§ **Task prompt**: Copy out, unchanged, the part of the material that opens with the line containing "What distance from the camera is" and closes with the line containing "the point at 134,17 →", both included. Give only those lines.

§ **Source material**:
------------------------

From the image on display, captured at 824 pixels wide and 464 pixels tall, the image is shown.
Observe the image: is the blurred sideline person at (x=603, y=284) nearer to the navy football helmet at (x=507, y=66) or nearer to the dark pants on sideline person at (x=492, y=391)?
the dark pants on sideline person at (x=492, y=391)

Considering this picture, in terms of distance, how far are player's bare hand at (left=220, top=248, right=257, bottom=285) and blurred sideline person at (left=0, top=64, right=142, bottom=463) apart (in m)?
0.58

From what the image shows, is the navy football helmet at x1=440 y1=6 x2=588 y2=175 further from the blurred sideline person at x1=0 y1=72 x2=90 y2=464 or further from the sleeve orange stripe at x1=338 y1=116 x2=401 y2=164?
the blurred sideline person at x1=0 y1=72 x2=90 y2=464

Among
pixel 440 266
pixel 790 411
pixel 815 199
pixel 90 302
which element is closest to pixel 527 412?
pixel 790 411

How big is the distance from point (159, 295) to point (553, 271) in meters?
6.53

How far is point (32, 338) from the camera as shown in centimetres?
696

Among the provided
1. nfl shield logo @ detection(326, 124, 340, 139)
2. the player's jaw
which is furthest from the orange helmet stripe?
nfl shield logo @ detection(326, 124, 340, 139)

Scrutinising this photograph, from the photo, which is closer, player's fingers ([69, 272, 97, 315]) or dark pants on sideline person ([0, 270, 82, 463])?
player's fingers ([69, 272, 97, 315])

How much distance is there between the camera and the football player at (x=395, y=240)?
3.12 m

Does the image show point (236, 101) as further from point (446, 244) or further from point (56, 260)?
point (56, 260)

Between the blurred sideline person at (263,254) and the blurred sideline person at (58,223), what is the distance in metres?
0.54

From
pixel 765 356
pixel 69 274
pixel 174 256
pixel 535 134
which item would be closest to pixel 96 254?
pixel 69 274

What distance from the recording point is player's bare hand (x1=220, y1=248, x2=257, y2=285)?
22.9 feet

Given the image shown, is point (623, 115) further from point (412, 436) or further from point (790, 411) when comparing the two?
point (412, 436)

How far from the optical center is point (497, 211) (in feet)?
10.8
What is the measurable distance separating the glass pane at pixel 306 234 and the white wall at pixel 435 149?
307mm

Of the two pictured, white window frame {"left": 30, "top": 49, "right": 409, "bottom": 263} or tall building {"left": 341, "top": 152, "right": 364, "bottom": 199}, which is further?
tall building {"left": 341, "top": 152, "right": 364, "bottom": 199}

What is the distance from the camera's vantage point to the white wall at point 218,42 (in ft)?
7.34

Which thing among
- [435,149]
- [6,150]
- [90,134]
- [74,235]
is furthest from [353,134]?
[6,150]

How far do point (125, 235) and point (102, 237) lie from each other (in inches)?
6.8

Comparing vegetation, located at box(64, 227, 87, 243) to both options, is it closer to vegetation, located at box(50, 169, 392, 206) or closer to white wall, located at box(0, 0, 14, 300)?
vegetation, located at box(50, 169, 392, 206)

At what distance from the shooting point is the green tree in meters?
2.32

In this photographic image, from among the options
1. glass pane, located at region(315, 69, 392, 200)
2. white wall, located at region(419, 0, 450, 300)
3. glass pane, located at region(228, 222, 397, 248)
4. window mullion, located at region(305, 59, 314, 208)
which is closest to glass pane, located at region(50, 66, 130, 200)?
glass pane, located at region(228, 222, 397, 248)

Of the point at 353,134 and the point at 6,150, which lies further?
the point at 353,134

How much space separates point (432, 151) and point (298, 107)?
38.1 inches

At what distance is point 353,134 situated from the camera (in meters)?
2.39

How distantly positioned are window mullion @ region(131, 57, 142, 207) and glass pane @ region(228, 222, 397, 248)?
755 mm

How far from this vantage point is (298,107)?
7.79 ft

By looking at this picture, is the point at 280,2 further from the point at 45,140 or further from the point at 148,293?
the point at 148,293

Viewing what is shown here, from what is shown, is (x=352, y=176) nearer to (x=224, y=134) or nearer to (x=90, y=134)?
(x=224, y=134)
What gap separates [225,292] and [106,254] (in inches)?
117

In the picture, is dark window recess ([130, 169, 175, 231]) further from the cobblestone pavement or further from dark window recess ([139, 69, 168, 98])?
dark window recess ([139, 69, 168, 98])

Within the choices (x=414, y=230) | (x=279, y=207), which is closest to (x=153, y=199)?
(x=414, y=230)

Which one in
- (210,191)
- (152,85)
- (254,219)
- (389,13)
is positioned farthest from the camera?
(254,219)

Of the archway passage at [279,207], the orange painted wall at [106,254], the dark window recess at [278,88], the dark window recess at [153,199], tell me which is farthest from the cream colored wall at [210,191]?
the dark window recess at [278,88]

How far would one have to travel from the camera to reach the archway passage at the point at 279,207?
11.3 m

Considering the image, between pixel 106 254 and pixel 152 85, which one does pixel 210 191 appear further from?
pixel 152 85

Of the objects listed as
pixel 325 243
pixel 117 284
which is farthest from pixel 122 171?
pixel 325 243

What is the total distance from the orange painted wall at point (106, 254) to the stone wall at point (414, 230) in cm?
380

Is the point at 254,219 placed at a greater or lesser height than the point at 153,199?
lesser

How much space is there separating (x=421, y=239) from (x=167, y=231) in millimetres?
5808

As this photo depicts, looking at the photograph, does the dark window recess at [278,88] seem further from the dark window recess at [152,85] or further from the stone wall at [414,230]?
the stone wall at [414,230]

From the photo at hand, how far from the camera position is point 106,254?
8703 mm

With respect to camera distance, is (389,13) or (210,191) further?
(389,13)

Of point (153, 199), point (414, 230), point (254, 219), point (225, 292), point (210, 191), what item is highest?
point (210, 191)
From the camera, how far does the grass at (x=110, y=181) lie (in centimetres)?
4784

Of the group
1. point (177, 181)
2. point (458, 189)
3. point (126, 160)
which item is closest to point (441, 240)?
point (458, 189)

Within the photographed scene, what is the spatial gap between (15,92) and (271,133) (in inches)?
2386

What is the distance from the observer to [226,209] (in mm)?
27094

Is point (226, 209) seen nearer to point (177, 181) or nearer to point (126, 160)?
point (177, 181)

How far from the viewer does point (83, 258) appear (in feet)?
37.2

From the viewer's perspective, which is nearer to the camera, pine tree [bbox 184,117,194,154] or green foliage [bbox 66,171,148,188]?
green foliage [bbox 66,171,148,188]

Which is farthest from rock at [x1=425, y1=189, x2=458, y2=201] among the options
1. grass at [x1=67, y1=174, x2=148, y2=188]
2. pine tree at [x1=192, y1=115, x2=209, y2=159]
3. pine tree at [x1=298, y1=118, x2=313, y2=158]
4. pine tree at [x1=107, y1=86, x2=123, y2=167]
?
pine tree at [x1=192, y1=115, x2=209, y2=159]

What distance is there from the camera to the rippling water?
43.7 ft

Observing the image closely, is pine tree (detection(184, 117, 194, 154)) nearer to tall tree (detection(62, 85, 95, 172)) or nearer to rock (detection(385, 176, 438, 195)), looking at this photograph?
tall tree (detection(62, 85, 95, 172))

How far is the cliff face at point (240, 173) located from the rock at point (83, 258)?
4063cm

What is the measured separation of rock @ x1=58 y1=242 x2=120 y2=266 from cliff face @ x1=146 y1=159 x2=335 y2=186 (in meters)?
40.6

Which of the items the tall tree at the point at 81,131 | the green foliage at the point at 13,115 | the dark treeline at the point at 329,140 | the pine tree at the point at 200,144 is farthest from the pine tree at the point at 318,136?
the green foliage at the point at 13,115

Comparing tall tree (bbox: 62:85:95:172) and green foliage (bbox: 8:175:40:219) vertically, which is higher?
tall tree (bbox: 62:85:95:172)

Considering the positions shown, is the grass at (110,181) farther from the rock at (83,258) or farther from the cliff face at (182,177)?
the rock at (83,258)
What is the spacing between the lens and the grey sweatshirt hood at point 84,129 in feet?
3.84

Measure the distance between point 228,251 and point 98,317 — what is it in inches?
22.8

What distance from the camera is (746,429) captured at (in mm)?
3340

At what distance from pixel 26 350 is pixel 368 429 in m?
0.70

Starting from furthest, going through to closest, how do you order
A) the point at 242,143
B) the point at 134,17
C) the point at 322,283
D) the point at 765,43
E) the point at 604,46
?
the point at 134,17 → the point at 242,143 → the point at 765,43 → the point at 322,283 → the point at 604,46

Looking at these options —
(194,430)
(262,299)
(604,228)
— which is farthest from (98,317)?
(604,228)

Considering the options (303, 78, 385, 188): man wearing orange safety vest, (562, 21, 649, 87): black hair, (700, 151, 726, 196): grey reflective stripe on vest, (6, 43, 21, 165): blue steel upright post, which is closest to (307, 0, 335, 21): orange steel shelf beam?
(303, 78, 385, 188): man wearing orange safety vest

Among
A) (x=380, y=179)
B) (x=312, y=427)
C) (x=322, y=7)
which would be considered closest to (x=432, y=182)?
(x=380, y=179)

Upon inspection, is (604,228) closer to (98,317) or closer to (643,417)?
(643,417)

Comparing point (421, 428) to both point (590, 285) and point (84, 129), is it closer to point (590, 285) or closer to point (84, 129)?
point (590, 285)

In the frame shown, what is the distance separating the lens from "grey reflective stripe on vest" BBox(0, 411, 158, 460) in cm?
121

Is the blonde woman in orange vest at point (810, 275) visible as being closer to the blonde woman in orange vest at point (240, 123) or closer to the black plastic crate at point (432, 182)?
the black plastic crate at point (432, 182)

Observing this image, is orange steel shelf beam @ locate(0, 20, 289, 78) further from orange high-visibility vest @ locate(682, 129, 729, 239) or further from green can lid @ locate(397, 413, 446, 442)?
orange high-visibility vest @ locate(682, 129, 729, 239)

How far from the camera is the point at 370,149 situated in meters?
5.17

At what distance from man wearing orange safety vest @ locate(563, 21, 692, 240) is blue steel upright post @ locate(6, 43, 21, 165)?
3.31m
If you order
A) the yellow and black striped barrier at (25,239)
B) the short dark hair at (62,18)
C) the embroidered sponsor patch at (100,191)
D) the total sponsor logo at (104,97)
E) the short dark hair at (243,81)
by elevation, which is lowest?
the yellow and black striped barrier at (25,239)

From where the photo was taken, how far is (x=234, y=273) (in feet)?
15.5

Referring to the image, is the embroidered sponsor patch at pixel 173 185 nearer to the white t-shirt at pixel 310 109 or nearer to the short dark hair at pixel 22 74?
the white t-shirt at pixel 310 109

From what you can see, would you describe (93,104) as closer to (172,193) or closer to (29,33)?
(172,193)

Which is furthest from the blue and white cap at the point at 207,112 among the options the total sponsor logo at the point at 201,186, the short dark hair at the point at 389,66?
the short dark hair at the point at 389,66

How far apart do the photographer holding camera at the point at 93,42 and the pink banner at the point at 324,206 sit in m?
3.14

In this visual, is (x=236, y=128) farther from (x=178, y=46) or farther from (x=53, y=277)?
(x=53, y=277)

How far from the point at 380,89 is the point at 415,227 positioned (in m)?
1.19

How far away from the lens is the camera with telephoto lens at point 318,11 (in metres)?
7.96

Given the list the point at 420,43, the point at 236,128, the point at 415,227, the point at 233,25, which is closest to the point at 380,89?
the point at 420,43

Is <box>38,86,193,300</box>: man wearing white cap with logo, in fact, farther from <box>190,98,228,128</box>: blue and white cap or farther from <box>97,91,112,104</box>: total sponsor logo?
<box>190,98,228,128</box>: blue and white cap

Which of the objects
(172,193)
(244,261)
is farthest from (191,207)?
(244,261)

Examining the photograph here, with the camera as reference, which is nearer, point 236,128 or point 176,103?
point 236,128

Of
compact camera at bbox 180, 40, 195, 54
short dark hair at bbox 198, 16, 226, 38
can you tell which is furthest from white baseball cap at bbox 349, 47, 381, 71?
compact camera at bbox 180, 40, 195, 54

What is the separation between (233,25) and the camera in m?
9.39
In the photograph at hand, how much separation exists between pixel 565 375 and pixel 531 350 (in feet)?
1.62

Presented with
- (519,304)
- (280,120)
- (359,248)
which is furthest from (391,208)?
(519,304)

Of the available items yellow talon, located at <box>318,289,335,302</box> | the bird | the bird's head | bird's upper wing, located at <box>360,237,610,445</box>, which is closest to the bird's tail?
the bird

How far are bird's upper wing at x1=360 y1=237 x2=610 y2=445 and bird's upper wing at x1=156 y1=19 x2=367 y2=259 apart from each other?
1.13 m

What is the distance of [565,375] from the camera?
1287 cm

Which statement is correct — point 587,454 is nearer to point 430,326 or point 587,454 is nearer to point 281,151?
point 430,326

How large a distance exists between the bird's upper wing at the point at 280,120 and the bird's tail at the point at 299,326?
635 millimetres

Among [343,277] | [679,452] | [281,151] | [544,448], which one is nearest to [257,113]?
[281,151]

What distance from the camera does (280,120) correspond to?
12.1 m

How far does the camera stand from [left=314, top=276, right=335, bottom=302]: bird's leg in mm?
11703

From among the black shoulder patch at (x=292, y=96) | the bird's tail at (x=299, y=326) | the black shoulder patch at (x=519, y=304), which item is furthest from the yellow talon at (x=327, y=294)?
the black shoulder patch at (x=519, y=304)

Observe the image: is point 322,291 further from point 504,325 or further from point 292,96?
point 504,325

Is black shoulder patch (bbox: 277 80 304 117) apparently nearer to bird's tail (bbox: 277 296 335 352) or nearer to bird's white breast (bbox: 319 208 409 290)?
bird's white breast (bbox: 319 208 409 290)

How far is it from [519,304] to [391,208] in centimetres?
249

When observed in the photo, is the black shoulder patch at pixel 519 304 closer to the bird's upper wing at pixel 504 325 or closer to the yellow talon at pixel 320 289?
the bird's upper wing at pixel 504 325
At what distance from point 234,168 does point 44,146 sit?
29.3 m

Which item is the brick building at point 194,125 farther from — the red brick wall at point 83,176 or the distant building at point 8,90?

------------------------

§ **Exercise response**:
What distance from the camera is (746,429) captured at (in mm)?
3340

At what distance from pixel 26 350 is pixel 368 429 in m?
0.70

Starting from furthest, going through to closest, how do you order
A) the point at 242,143
B) the point at 134,17
C) the point at 322,283
D) the point at 765,43
E) the point at 604,46
?
the point at 134,17 → the point at 242,143 → the point at 765,43 → the point at 322,283 → the point at 604,46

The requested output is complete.